What's the Difference between a LAN & a WAN?
Most computer users are familiar with the concept of a Local Area Network (LAN). A Wide Area Network is perhaps less familiar, but its function is essentially the same. Both types of network allow computer users to collaborate and communicate using voice, video or data.
A LAN consists of a group of computers that are physically close and interconnected by high-speed cable or wireless links.
The big disadvantage of a LAN is that it is restricted to a single site, such as an office, a school or a single home.
A Wide Area Network (WAN), as its name suggests, allows much greater numbers of users in a much bigger geographical area to communicate and collaborate.
A LAN is used to link individual computers in an office using Ethernet cabling or wireless links. The infrastructure needed to create a LAN is typically owned by the business, school or home that uses it.
As well as Ethernet cabling, LAN infrastructure includes communications devices such as routers, switches and WiFi access points.
By contrast, WANs do not usually link individual computers, but are used to link LANs. Another important difference is that the users of a WAN usually do not own the infrastructure that links their LANs in different locations. Instead the inter-LAN connectivity is provided by one or more telecommunications companies.
WANs have historically transmitted data at much slower speeds than LANs, but recent advances in WAN technology mean that businesses that sign up for a WAN service can now communicate at the same high speeds between offices as their users experience within an office.
A LAN based on the Ethernet standard allows users within a single office network to communicate at speeds of 10 megabit/s, 100 megabit/s or 1 gigabit/s, depending on the variant of Ethernet technology used.
Advances in WAN networking technology allow communications service providers to offer connection speeds in the core of a WAN that range from 1 Gbit/s to 100 Gbit/s.

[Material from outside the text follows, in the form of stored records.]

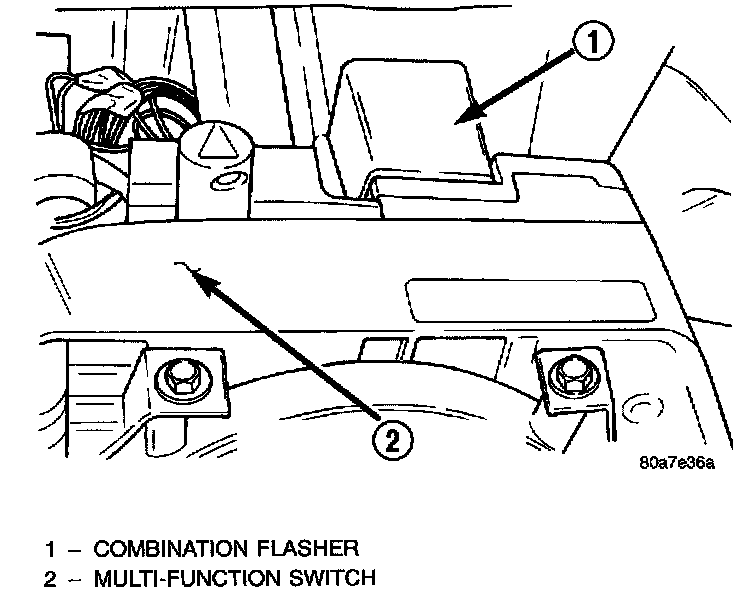 1

2

80a7e36a

1 – COMBINATION FLASHER
2 – MULTI-FUNCTION SWITCH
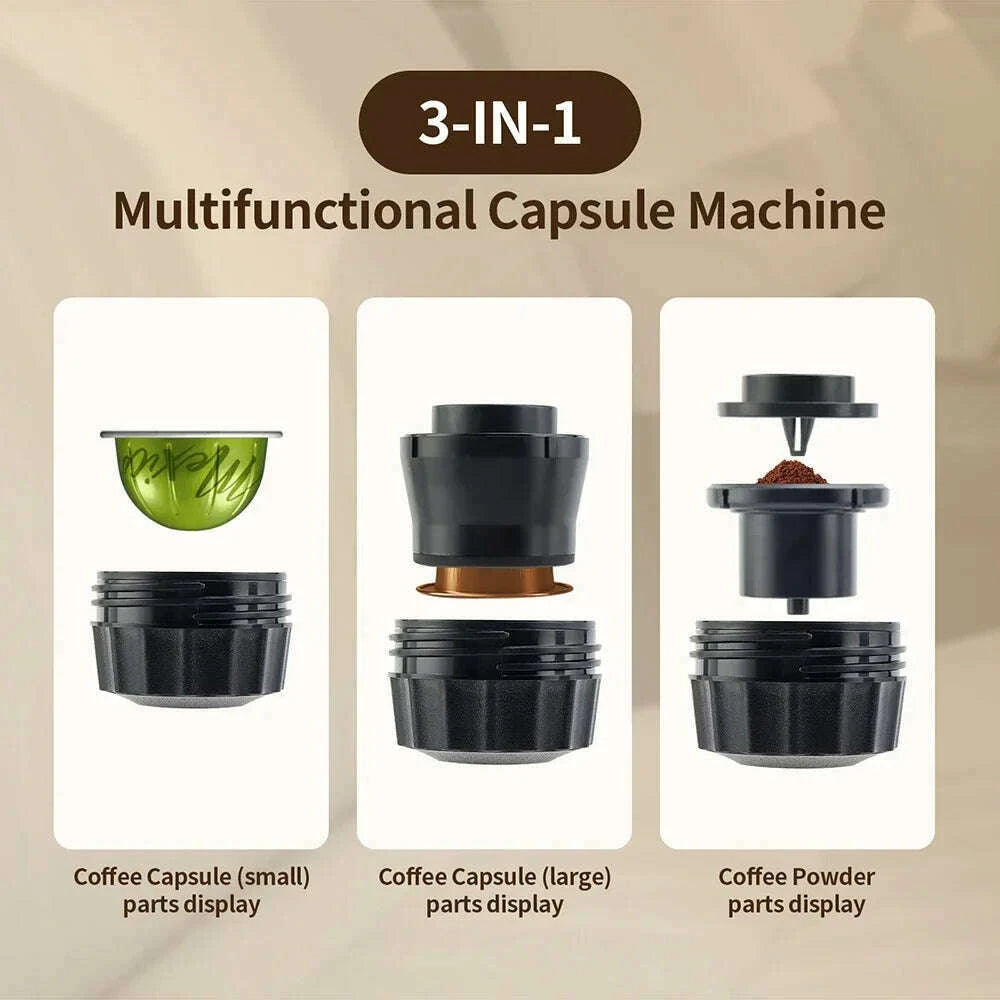 3-IN-1
Multifunctional Capsule Machine

Mexico

Coffee Capsule (small) parts display

Coffee Capsule (large) parts display

Coffee Powder parts display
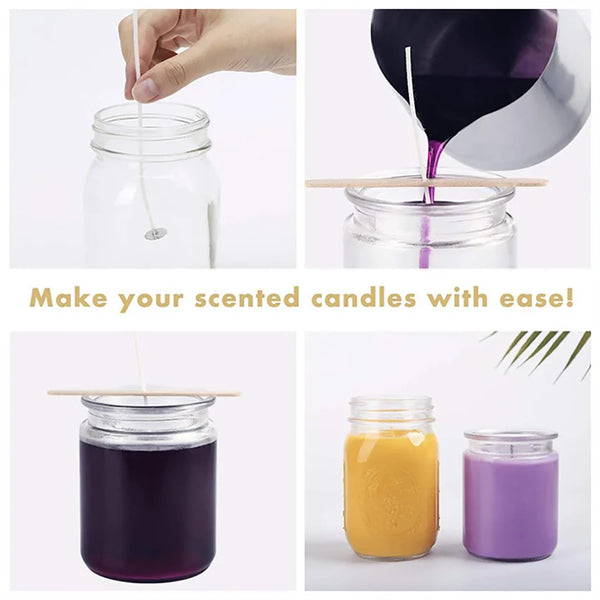 Make your scented candles with ease!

That core bandwidth is typically shared between several corporate customers, so the bandwidth available at the edge of the WAN to an individual business can range from 1 megabit/s to 10 gigabit/s.
Another area where historically there have been big differences between LANs and WANs is in service quality.
Assuming a LAN is configured and installed correctly, it should be very reliable and give very problems as the devices that make up the network are relatively simple and the traffic on the LAN is likely to be predictable.
With a WAN, however, the underlying infrastructure is much more complex and distributed across a much wider geographic area. Network traffic is more difficult to predict and manage on a WAN.
Businesses can either manage the WAN themselves or they can let the service provider take care of issues such as detecting faults, minimising congestion and ensuring optimum service levels.
If a business wants to run mission-critical applications, it should choose a provider that owns the underlying WAN infrastructure as that way the service provider can offer a true end-to-end service level agreement (SLA) and ensure maximum performance and uptime.